DATA FOR THE TASK:
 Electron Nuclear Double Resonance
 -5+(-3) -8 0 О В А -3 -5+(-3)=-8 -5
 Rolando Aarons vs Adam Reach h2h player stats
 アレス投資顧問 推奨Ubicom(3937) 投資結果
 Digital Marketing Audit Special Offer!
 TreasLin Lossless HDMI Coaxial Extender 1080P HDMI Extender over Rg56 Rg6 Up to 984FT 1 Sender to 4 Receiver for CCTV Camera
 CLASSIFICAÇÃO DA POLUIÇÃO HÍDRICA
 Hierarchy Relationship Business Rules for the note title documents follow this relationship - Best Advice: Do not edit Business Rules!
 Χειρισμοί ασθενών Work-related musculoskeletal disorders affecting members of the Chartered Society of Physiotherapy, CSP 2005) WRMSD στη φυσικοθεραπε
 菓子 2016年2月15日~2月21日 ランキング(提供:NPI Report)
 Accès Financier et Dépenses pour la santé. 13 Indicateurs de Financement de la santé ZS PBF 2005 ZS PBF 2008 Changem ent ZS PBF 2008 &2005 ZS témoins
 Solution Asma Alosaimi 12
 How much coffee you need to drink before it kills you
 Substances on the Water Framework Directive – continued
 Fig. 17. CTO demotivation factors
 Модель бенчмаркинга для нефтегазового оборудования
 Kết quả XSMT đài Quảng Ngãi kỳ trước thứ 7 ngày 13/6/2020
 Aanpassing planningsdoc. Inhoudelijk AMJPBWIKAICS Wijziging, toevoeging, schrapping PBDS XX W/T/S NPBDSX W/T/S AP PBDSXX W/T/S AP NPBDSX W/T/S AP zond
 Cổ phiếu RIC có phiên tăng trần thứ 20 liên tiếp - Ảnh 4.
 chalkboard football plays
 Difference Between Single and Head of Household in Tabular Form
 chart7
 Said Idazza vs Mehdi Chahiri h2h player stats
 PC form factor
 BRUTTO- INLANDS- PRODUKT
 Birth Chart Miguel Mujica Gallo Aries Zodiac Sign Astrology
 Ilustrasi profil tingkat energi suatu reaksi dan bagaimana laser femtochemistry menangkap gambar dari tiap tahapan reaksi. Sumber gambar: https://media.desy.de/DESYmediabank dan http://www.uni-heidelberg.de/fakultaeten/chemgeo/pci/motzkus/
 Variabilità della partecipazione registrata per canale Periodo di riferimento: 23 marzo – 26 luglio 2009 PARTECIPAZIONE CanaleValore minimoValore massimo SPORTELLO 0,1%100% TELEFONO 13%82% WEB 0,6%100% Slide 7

WORK INSTRUCTIONS: For the material above, produce a word-for-word copy.

SOLVED EXERCISE:
 Electron Nuclear Double Resonance
 -5+(-3) -8 0 О В А -3 -5+(-3)=-8 -5
 Rolando Aarons vs Adam Reach h2h player stats
 アレス投資顧問 推奨Ubicom(3937) 投資結果
 Digital Marketing Audit Special Offer!
 TreasLin Lossless HDMI Coaxial Extender 1080P HDMI Extender over Rg56 Rg6 Up to 984FT 1 Sender to 4 Receiver for CCTV Camera
 CLASSIFICAÇÃO DA POLUIÇÃO HÍDRICA
 Hierarchy Relationship Business Rules for the note title documents follow this relationship - Best Advice: Do not edit Business Rules!
 Χειρισμοί ασθενών Work-related musculoskeletal disorders affecting members of the Chartered Society of Physiotherapy, CSP 2005) WRMSD στη φυσικοθεραπε
 菓子 2016年2月15日~2月21日 ランキング(提供:NPI Report)
 Accès Financier et Dépenses pour la santé. 13 Indicateurs de Financement de la santé ZS PBF 2005 ZS PBF 2008 Changem ent ZS PBF 2008 &2005 ZS témoins
 Solution Asma Alosaimi 12
 How much coffee you need to drink before it kills you
 Substances on the Water Framework Directive – continued
 Fig. 17. CTO demotivation factors
 Модель бенчмаркинга для нефтегазового оборудования
 Kết quả XSMT đài Quảng Ngãi kỳ trước thứ 7 ngày 13/6/2020
 Aanpassing planningsdoc. Inhoudelijk AMJPBWIKAICS Wijziging, toevoeging, schrapping PBDS XX W/T/S NPBDSX W/T/S AP PBDSXX W/T/S AP NPBDSX W/T/S AP zond
 Cổ phiếu RIC có phiên tăng trần thứ 20 liên tiếp - Ảnh 4.
 chalkboard football plays
 Difference Between Single and Head of Household in Tabular Form
 chart7
 Said Idazza vs Mehdi Chahiri h2h player stats
 PC form factor
 BRUTTO- INLANDS- PRODUKT
 Birth Chart Miguel Mujica Gallo Aries Zodiac Sign Astrology
 Ilustrasi profil tingkat energi suatu reaksi dan bagaimana laser femtochemistry menangkap gambar dari tiap tahapan reaksi. Sumber gambar: https://media.desy.de/DESYmediabank dan http://www.uni-heidelberg.de/fakultaeten/chemgeo/pci/motzkus/
 Variabilità della partecipazione registrata per canale Periodo di riferimento: 23 marzo – 26 luglio 2009 PARTECIPAZIONE CanaleValore minimoValore massimo SPORTELLO 0,1%100% TELEFONO 13%82% WEB 0,6%100% Slide 7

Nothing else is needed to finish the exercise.